Deers, as meninas rebeldes.
Vindas de Espanha (Madrid), trazem-nos um indie meio rock, meio pop cheio de energia e boas vibrações.
Não existem há muito tempo e têm apenas um álbum.
Espero conseguir vê-las.
Tocam dia 28 na Sala Super Bock Super Rock.





quinta-feira, 13 de novembro de 2014

St. Vincent

Voltando ao Mexefest, uma das primeiras confirmações que saíram e que me fizeram logo querer ir ao festival.
Annie Clark, uma menina activista americana, com uma voz que mescla o suave com o estridente, com um estilo alternativo a roçar o indie art rock.
Tem 5 álbuns, sendo que o último foi lançado este ano. Álbum homónimo, que mostra uma evolução musical, notam-se misturas electrónicas que nunca antes tinham sido reveladas (como parece que é moda agora nos artistas: começarem a ir por caminhos mais electrónicos).
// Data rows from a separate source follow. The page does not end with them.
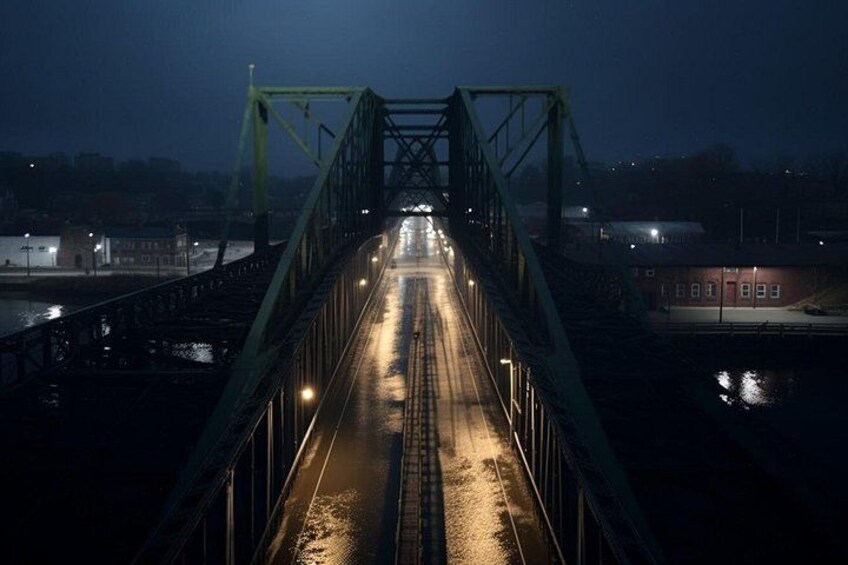 Een nachtzicht van een groene metalen brug met verlichting langs het voetpad, die naar een waterlichaam leidt. 2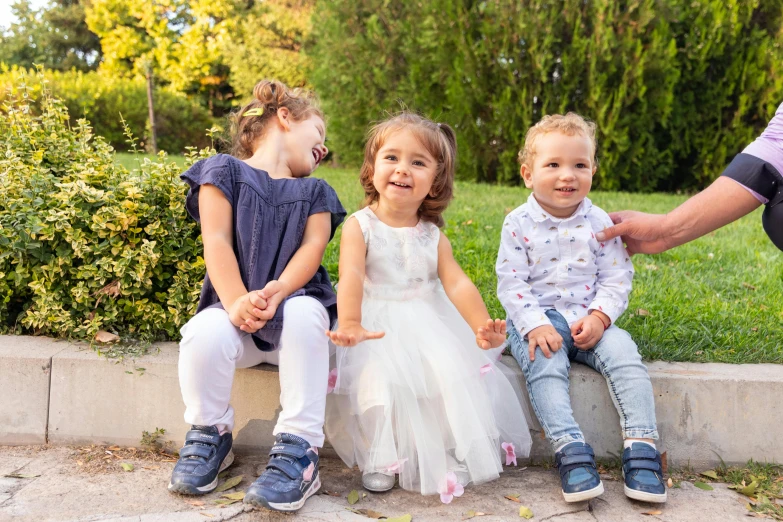 a group of young children sitting next to each other, by Alexander Fedosav, pexels, 15081959 21121991 01012000 4k, sitting in the rose garden, high quality details, 2 years old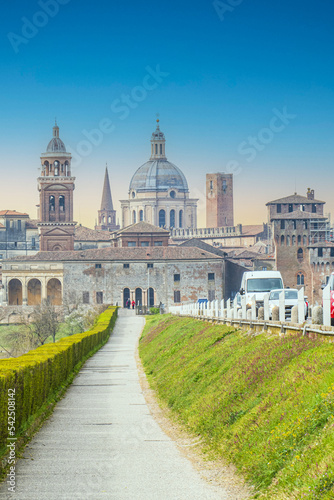 The famous cityscape of Mantua from the bridge over the Mincio at sunset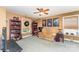 Third entertainment room boasts a ceiling fan, built-in bookshelves, and a comfortable seating area at 4462 Kellybrook Dr, Concord, NC 28025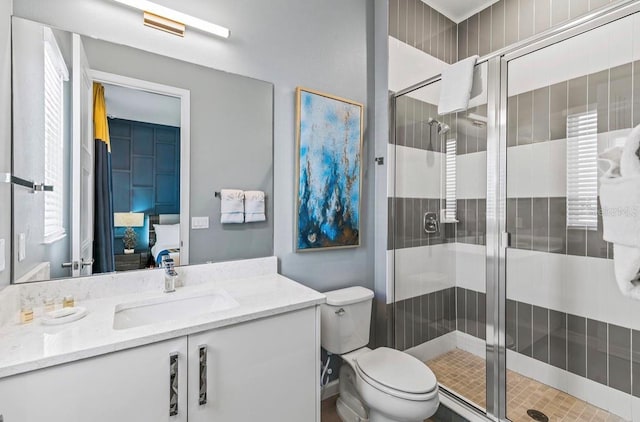 bathroom featuring vanity, toilet, and a shower with shower door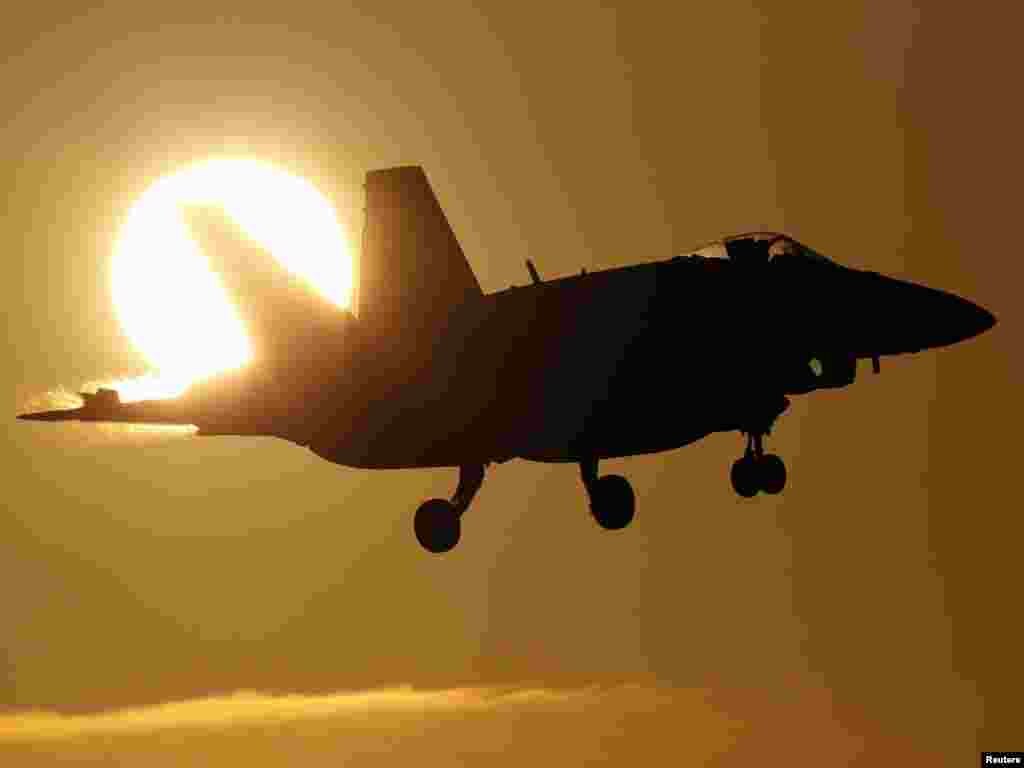 A Canadian CF-18A fighter prepares to land at the Birgi NATO air base in Trapani on the southern Italian island of SicilyPhoto by Alessandro Bianchi for Reuters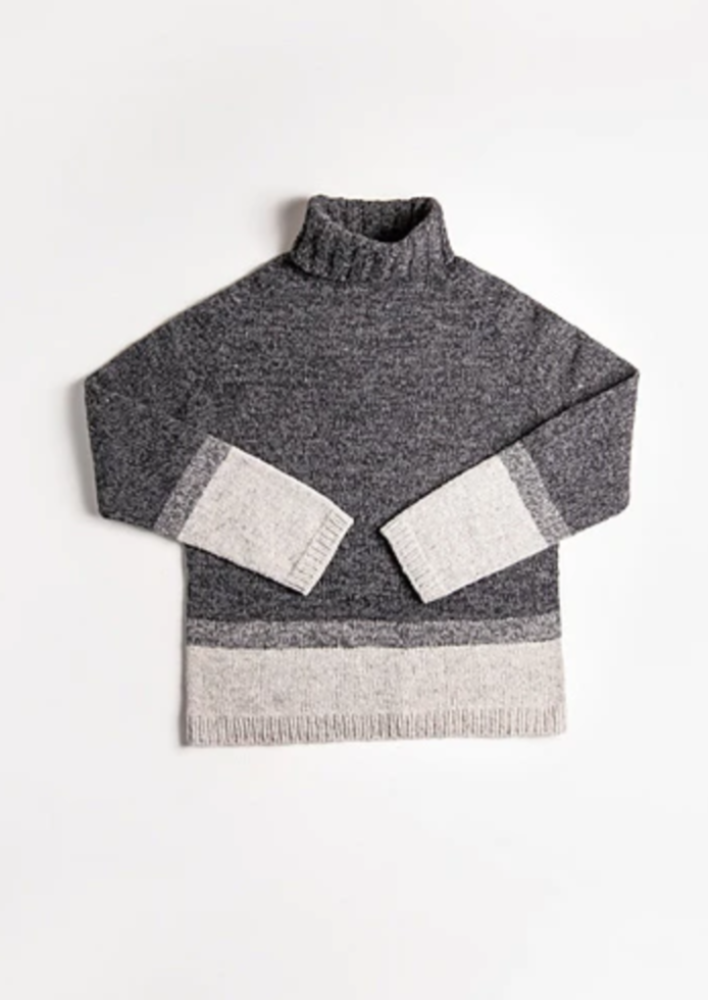 A knitted turtleneck sweater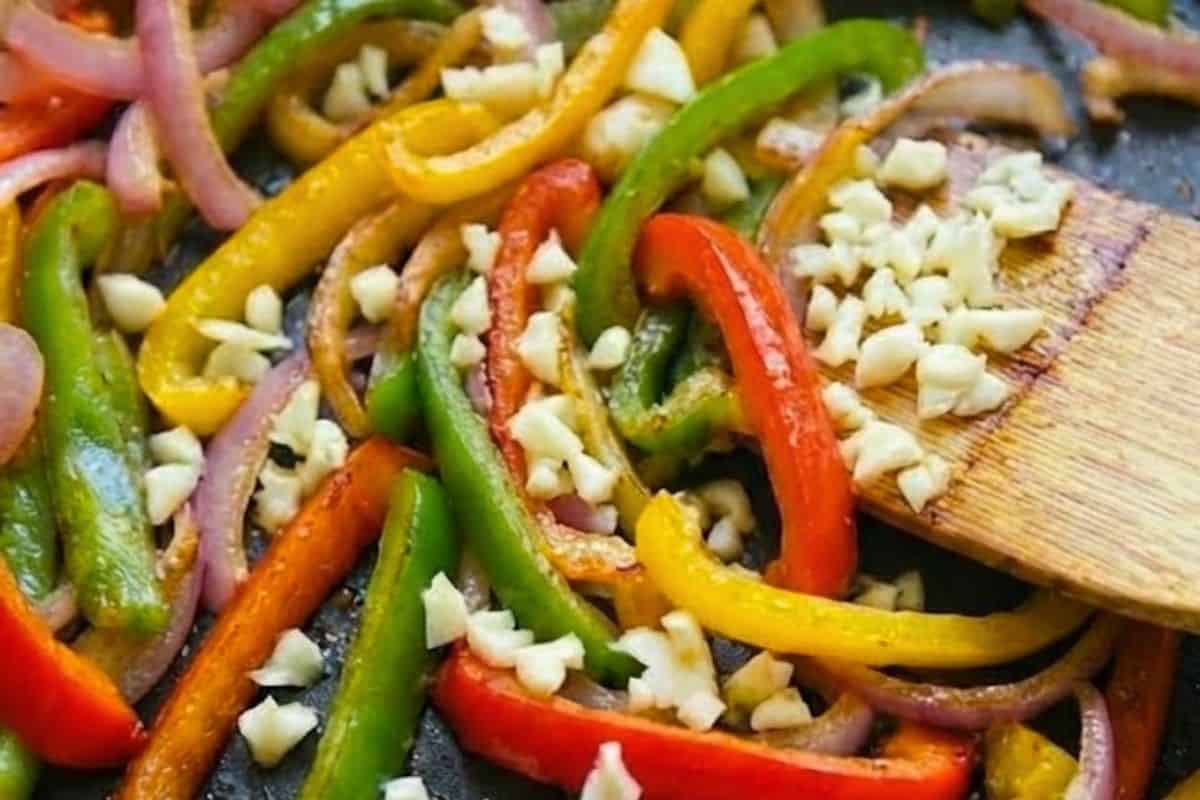 While the potatoes cook, heat olive oil in a skillet over medium-high heat. Add sliced onion and cook until soft, then toss in the garlic and bell peppers until fragrant. - 5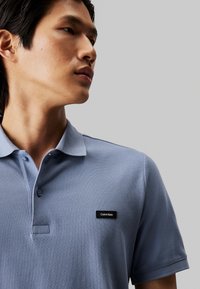 Calvin Klein BUTTON - Poloshirt - troposhere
Não é que desgoste, nem sequer o álbum é mau; nota-se maturidade e uma excelente construção musical, eu é que não me identifico muito com estas mudanças.
O meu álbum preferido dela é, sem dúvida, o Strange Mercy de 2011, álbum mais calmo, introspectivo, com uma qualidade sonora indescritível.
Toca dia 28 no Coliseu.

O Strange Mercy:

https://www.youtube.com/watch?v=T7gSpVF3xc0&list=PL9CE01D690532AD05


O St. Vincent:


quarta-feira, 12 de novembro de 2014

MulherHomem

Ontem descobri que um amigo meu tinha uma banda. Uma banda portuguesa ao meu estilo.

Os MulherHomem são uma banda de 3 elementos que existe há +/- 4 anos. Têm um álbum -Novecentos - e vão a caminho do segundo. Têm uma poética única, que comparo talvez a Mão Morta e a Linda Martini. O rock que tocam é puro e cru. A melodia pesada e apetecível e a mescla desta com a voz origina uma imensa vontade de fazer headbanding.

Oiçam e deliciem-se:

http://mulherhomem.bandcamp.com/album/novecentos

terça-feira, 11 de novembro de 2014

Sharon Van Etten

Vou dedicar um espaço para falar de quem ainda não falei do cartaz do Mexefest de relevante para mim.
Hoje falo de Sharon Van Etten, uma menina de 30 e poucos anos vinda de Nova York. Começou a sua carreira em 2009 e conta já com 4 álbuns, sendo que o último foi lançado este ano - Are We There. Foi com este álbum que a conheci e me apaixonei.. Sharon toca um estilo meio indie, meio folk rock. A musica dela é extremamente sentimental. É calma, com uma melodia que aquece os ouvidos, diria também que é deliciosamente envolvente, a voz tímida ajuda.
Vai tocar no Coliseu, talvez pela quantidade de público que vai arrastar, mas enquadrava-a mais num concerto intimista no São Jorge.